Aktienhöhenflüge ähneln Kinderpartys. Die Pänz kommen zusammen, haben eine großartige Zeit und gehen glücklich nach Hause. Ähnliche Hochgefühle verspüren Aktienanleger in einer Hausse. Die Kurse steigen und steigen. Manchmal entstehen spekulative Blasen. Das lieben Investoren, denn sie werden immer reicher. Aber wehe, wenn die Finanzblasen platzen! Dann verfallen die vormals euphorischen Anleger in tiefe Depressionen. Sie sind zumeist ärmer als zu Beginn der Party. (Finale Analogie zu den Kinderpartys: Viele enden für Eltern auf traumatische Art in der Nacht danach; ich begnüge mich mit den Stichworten „Käsewürfel“, „Würstchen“, „Ketchup“.) 

Nicht jede Spekulationsblase endet mit einem Knall

Das tückische an Börsenblasen ist, dass sie nicht den gleichen Verlauf nehmen wie, sagen wir, Seifenblasen, die früher oder später immer platzen werden. Denn Börsen-Blasen sind schwer vorherzusagen und auch nicht immer als solche zu erkennen. Manchmal platzen sie mit einem lauten Knall, manchmal lassen sie nur ein klein wenig Luft ab, manchmal passiert überhaupt nichts. Anleger sind erst im Nachhinein schlauer.  

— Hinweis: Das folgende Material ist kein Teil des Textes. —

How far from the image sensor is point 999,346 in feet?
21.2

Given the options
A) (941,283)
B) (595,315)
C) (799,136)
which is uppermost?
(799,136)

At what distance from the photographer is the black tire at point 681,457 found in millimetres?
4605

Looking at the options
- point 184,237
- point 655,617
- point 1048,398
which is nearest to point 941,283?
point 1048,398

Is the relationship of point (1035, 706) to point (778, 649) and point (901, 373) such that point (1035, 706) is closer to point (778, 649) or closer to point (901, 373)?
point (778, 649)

Spekulationswellen gibt es in allen Formen und Größen. Einzelne Aktien können überbewertet sein, oder einzelne Sektoren - oder der Kapitalmarkt eines ganzen Landes oder einer ganzen Region. Man kennt das Phänomen vom Aktienmarkt, aber auch Immobilienpreise können unrealistisch hoch sein, oder auch die Kurse von Anleihen. 

Die Gemeinsamkeit aller Blasen besteht darin, dass sich Anleger irgendwann nicht nur von ihrem Wunschdenken leiten lassen, sondern dass diese irrationalen Erwartungen die Asset-Preise tatsächlich in unrealistische Höhen treiben. Versuchen wir, die Eigenschaften einer Blase etwas näher zu bestimmen:   

Der übertriebene Optimismus der Anleger steht den Erkenntnissen von bewertungsorientierten Analysen entgegen. Es sollte darum gehen, den intrinsischen Wert eines Assets zu ermitteln, diesen mit seinem Preis abzugleichen und vor dem Kauf genau abzuwägen. In Zeiten einer Spekulationsblase machen das immer weniger Investoren.

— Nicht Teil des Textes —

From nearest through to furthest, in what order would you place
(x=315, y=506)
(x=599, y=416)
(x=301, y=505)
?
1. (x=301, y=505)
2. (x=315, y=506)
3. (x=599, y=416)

Doch hier wird es schwierig. Zwar lässt sich der Wert eines Guts recht einfach ins Verhältnis zu seiner Bewertung setzen. Doch auch wenn dieses Asset aus fundamentaler Sicht fällig für eine Korrektur ist, heißt das noch lange nicht, dass sich diese auch einstellen muss. Die meisten Anleger haben beim Stichwort "Spekulationsblase" krasse Beispiele wie die Dot-Com-Ära im Hinterkopf. Aber überbewertete Aktienkurse implodieren nicht zwangsläufig. Wenn die Gewinne eines Unternehmens einen Kurs von, sagen wir, zwei Dollar rechtfertigt, dann ist es nicht gesagt, dass die Aktie für nicht auch für 20 Dollar den Besitzer wechseln kann.  

Wenn der wahre Wert eines Unternehmens erst überwunden wurde, nimmt die Blasenbildung ihren Lauf. Aber warum? Weil die Zinsen niedrig sind und Schuldenmachen angesagt? Aus Angst, die Hausse zu verpassen? Aus Gier? Die genaue Ursache dürfte bei jeder Blase anders sein als bei der vorherigen. Es ist deshalb hilfreich, sich den idealtypischen Zyklus einer spekulativen Hausse zu vergegenwärtigen. 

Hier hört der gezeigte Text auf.